▶ [Excerpted text]:
━━━━━━━━━━━━━━━━━━━━
Barry Commoner, visionary environmentalist, teacher and activist dies at 95

Barry Commoner, path-breaking scientist and social activist, passed away yesterday at the age of 95. I was fortunate enough to work for Barry in the late 1970s as a research assistant on two of his books, The Poverty of Power (1976) and The Politics of Energy (1979). Commoner, a botanist and biologist, was a founder of the environmental movement, along with peers such as Rachel Carson (The Silent Spring, 1962) and Margaret Meade. He believed that scientists have an obligation to share scientific information with the general public to enable them to participate in public debate on scientific issues. His work on the effects of nuclear fallout, documented through the collection of baby teeth and reinforced by a petition signed by 11,201 scientists worldwide, provided the scientific foundation for the adoption of the Nuclear Test Ban Treaty of 1963.
━━━━━━━━━━━━━━━━━━━━
▶ [Actions to take]:
- 1) Answer these questions using the obituary of Barry Commoner.
(a) How old was Commoner when he died?
(b) Which two of his books did the writer assist with as a research assistant?
(c) How many scientists signed the petition that backed his work on nuclear fallout?
- 2) Summarize the obituary of Barry Commoner in two sentences.
- 3) Write the next paragraph of the Barry Commoner obituary, picking up after its final sentence.

▶ [Supplied information]:
━━━━━━━━━━━━━━━━━━━━
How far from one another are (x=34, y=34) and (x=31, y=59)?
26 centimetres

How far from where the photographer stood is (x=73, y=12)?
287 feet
━━━━━━━━━━━━━━━━━━━━
▶ [Answers for this exercise]:
- 1)
(a) He was 95.
(b) The Poverty of Power (1976) and The Politics of Energy (1979).
(c) 11,201 scientists signed it.

- 2) Barry Commoner, a botanist and biologist who helped found the environmental movement, died at 95, and the writer had worked for him in the late 1970s as a research assistant on two of his books. He believed scientists should share their findings with the public so it could take part in debate, and his research on nuclear fallout, drawn from collected baby teeth, gave the scientific basis for the Nuclear Test Ban Treaty of 1963.

- 3)
Commoner also helped establish the roots of today’s BlueGreen Alliance of labor and environmentalists. He first began working with Tony Mazzocchi, a longtime leader of the Oil, Chemical and Atomic Workers in the 1950s, who collected baby teeth from the children of members of his Long Island local union. Commoner’s work showed the connections between the environmental crisis and social and economic issues such as “poverty, injustice, public health, national security and war,”  and that the roots of the environmental crisis lay in excessive corporate power and flawed systems of production. He argued that only by changing those systems—for example, by replacing nuclear power, coal and oil with renewable energy—could the root causes of our environmental problems be eliminated. Not coincidentally, these same policies would create millions of new domestic jobs, reducing pollution, inequality and our trade deficit simultaneously. As Commoner established in The Closing Circle (1971), the first of his “four laws of ecology” was, “Everything is connected to everything else.” Indeed.